Department of Pathology and Laboratory Medicine, Brown University School of Medicine, Providence, RI

Received 8/24/98 Accepted 9/4/98


Molecular genetic alterations that disturb cell cycle regulation in tumor cells can affect their response to chemotherapeutic agents and radiation. Many of the genes which regulate the critical cell cycle checkpoint at G1/S are altered pancreatic adenocarcinoma. Knowledge of these genetic alterations in individual tumors may allow selection of optimal therapeutic strategy for individual patients. Phase II studies are currently ongoing to assess the potential role of p53 and p16INK4a alterations in determining response to Taxol chemoradiation (2). Furthermore, the availability of biologic therapies which target specific oncogenes such as farnesyl transferase inhibitors of K-ras and HerceptinTM for HER2/neu require knowledge of a tumor's genetic composition to permit rational therapeutic decisions.

Gene therapy protocols for pancreatic adenocarcinoma are beginning and offer promise for the future. Strategies include tumor suppressor gene replacement and the use of antisense RNA to prevent the expression of oncogenes (74).

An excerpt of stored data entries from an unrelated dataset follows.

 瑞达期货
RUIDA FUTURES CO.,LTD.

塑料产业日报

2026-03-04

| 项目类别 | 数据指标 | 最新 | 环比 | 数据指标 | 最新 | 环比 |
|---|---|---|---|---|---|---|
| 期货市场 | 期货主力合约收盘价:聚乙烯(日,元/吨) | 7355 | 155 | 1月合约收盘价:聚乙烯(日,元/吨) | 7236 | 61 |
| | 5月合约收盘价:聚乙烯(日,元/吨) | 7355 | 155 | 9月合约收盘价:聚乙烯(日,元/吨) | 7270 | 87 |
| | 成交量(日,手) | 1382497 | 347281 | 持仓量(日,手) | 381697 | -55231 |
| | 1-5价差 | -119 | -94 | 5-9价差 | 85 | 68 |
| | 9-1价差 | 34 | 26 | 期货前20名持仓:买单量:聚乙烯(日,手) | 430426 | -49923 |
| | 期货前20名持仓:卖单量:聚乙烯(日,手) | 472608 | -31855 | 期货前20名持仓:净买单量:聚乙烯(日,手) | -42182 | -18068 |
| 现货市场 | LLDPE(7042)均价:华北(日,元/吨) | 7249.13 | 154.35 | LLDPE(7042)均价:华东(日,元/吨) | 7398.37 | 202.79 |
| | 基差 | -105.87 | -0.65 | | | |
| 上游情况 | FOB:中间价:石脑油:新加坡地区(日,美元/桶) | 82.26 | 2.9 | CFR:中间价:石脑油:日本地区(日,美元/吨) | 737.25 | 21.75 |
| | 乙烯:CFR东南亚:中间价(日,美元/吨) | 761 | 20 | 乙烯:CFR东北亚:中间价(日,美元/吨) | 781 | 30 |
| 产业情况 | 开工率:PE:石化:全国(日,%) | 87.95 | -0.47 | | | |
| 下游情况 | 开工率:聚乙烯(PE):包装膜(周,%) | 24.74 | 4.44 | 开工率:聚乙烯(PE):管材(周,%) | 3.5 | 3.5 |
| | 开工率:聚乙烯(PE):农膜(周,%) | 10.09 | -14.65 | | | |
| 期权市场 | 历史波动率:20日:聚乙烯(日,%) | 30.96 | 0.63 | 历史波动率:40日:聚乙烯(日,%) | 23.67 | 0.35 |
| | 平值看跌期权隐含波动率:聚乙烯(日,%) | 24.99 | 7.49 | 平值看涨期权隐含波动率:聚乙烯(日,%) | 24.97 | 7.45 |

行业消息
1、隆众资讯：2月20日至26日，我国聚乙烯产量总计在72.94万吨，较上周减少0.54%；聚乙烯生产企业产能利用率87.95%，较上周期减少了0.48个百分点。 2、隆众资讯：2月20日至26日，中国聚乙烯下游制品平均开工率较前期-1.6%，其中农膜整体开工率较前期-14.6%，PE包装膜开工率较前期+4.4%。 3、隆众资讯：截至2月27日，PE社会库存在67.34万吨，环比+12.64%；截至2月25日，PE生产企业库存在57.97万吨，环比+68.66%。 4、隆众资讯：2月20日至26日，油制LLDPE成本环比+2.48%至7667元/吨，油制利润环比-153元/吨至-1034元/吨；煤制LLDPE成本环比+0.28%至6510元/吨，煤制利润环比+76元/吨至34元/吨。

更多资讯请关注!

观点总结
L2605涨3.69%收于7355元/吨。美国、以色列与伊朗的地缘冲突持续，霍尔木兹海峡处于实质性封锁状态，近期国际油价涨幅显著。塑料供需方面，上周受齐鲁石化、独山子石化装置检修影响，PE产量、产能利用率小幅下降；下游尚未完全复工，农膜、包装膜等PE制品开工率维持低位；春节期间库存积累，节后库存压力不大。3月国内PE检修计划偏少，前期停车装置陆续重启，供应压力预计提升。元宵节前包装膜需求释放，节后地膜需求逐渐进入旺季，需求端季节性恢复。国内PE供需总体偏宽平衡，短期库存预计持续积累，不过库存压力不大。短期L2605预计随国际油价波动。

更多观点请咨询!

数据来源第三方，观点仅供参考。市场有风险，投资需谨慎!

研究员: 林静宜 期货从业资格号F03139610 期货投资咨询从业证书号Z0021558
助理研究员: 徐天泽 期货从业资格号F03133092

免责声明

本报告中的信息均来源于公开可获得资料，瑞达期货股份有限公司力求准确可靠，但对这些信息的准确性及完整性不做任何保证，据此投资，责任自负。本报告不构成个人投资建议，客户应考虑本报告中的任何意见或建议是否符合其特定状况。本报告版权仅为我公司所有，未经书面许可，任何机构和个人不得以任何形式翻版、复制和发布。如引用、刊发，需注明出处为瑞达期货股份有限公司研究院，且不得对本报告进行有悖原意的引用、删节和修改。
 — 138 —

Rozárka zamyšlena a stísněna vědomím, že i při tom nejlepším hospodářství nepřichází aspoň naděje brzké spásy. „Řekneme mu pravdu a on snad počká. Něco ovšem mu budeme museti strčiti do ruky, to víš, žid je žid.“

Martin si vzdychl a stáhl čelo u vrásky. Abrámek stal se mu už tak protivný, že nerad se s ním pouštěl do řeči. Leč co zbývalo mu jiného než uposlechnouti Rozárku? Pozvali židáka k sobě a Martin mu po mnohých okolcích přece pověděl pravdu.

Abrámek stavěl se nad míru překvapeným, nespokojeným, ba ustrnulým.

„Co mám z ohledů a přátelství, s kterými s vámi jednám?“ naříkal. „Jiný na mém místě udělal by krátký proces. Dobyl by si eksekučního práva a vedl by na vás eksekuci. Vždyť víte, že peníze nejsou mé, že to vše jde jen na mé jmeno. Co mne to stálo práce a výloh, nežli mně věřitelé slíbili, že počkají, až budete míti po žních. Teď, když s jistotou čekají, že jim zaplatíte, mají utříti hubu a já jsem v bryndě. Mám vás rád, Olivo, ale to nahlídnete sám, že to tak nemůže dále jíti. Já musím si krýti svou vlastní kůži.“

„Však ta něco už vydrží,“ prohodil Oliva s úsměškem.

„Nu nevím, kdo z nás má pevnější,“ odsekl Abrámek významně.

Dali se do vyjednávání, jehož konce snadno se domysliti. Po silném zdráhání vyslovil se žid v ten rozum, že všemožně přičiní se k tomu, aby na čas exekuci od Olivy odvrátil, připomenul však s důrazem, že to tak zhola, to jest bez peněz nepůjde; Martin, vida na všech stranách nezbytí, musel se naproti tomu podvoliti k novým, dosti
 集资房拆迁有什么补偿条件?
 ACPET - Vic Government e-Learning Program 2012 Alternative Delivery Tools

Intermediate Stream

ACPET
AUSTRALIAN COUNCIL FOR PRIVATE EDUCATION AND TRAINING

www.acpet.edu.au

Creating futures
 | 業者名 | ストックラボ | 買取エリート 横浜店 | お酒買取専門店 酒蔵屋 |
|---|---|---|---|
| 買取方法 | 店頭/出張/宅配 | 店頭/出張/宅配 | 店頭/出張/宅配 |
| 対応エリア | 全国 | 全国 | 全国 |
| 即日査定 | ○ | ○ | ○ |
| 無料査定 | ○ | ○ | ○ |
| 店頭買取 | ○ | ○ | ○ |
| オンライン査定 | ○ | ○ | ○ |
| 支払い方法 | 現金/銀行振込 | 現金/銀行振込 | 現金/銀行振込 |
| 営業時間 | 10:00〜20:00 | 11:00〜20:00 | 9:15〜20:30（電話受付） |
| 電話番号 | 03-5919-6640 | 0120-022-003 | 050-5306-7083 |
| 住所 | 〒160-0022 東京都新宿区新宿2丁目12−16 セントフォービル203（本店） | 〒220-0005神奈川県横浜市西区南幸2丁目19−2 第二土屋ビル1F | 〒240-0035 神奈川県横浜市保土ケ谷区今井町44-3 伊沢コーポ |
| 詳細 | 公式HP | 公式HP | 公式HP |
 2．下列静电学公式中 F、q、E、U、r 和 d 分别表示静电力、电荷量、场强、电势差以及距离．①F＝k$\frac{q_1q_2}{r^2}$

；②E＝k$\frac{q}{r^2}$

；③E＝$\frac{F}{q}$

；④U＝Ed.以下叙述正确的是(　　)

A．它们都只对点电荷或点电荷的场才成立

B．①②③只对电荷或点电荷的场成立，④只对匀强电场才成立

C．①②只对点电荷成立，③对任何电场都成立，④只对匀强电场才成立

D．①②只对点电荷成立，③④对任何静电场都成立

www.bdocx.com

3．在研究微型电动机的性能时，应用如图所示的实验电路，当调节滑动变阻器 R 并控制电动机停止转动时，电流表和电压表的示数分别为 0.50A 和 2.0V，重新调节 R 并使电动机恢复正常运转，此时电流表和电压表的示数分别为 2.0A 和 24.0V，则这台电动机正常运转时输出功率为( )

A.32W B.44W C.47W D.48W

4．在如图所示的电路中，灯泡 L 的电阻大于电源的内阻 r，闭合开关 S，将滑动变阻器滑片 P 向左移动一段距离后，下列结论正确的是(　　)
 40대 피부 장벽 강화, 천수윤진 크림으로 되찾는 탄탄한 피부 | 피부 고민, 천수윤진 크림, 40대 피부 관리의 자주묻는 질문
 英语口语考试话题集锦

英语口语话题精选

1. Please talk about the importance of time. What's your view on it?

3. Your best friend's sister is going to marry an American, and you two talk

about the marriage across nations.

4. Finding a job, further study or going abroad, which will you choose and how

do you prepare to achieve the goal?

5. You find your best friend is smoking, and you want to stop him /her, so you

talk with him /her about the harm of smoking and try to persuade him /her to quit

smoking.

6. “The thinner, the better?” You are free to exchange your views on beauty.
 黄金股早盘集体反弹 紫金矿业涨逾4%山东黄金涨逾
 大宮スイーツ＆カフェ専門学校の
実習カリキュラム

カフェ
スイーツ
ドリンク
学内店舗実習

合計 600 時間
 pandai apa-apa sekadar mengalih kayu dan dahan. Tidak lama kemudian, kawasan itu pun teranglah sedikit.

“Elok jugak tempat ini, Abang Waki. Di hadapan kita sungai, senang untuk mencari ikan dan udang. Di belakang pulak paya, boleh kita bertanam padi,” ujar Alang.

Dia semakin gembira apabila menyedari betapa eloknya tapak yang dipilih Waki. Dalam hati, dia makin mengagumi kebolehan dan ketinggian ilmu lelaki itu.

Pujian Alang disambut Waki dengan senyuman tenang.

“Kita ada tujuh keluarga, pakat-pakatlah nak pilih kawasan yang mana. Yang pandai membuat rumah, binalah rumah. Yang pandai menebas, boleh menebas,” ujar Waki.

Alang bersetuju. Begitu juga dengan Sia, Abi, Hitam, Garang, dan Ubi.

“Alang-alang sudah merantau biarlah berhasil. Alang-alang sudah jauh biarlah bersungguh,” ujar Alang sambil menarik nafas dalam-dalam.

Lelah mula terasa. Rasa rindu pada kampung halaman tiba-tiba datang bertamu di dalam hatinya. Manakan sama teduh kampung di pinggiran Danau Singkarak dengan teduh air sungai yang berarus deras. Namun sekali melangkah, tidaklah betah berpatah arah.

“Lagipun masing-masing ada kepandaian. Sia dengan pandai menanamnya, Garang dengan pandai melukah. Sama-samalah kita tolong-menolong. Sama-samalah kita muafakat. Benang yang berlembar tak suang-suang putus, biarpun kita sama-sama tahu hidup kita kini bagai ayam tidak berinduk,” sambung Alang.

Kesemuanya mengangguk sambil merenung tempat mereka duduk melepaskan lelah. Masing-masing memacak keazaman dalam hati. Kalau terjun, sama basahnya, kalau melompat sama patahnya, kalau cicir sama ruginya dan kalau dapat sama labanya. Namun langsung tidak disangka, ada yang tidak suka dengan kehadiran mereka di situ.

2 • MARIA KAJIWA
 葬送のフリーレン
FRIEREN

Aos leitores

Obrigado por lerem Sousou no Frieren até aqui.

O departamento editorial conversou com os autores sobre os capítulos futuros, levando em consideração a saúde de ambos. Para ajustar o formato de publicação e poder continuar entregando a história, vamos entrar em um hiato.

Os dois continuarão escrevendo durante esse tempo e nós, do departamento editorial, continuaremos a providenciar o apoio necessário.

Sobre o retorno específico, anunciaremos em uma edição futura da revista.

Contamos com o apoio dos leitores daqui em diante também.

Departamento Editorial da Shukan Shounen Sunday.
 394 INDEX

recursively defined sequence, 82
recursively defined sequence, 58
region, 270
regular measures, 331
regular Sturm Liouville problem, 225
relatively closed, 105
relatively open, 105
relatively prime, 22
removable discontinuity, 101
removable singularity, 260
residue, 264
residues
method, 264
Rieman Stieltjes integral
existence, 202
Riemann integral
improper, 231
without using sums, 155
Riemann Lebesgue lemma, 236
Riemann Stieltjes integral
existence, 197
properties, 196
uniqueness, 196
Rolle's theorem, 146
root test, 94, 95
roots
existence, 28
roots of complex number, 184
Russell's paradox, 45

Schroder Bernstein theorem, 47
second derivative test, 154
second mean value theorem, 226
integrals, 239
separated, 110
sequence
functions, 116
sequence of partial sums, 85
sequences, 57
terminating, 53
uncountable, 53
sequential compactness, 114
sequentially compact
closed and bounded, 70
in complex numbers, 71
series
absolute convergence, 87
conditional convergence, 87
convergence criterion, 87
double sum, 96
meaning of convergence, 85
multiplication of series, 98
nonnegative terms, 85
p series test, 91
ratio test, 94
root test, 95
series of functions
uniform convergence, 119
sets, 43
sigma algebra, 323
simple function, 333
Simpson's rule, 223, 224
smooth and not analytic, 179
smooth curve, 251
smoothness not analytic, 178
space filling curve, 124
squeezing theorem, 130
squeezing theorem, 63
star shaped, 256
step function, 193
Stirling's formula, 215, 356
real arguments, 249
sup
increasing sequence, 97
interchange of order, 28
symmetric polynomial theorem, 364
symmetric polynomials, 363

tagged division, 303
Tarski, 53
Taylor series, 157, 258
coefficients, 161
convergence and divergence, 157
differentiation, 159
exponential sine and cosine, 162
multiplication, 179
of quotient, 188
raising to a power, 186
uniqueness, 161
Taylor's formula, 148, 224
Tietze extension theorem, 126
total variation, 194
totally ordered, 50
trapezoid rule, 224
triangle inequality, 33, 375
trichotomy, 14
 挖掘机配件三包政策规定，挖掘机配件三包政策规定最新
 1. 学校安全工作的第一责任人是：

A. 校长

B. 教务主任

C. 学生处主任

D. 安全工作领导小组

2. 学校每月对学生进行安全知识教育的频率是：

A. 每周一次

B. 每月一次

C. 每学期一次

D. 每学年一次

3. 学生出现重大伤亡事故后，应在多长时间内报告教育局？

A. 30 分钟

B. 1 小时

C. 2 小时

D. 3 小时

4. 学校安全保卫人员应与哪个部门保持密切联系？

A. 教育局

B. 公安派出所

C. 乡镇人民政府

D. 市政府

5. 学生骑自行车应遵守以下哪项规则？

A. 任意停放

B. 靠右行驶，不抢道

Wild type p53 can potentially be introduced into tumors to promote apoptosis and chemosensitivity as has been accomplished in nonsmall cell lung cancer. Similar strategies are planned for p16INK4a replacement. Liposome mediated antisense K-ras constructs have been successfully employed to inhibit dissemination of pancreatic adenocarcinoma in the murine peritoneal cavity. The development of appropriate and effective vectors and transfection strategies which can target tumor cells is currently a major limiting factor in developing clinically useful gene therapy protocols.

Adoptive immunotherapy is another form of gene therapy that is being explored as a possible treatment for pancreatic adenocarcinoma. McCarty et al. recently reported the use of high affinity human p53-specific cytotoxic T-lymphocytes (CTLs) from transgenic mice to suppress the growth of p53-over expressing human tumors in severe combined immunodeficient mice (75). The p53-specific CTLs lysed p53-overexpressing pancreatic carcinoma cell lines and inhibited the growth of established human tumor xenografts. Undoubtedly, additional novel strategies will be developed as well.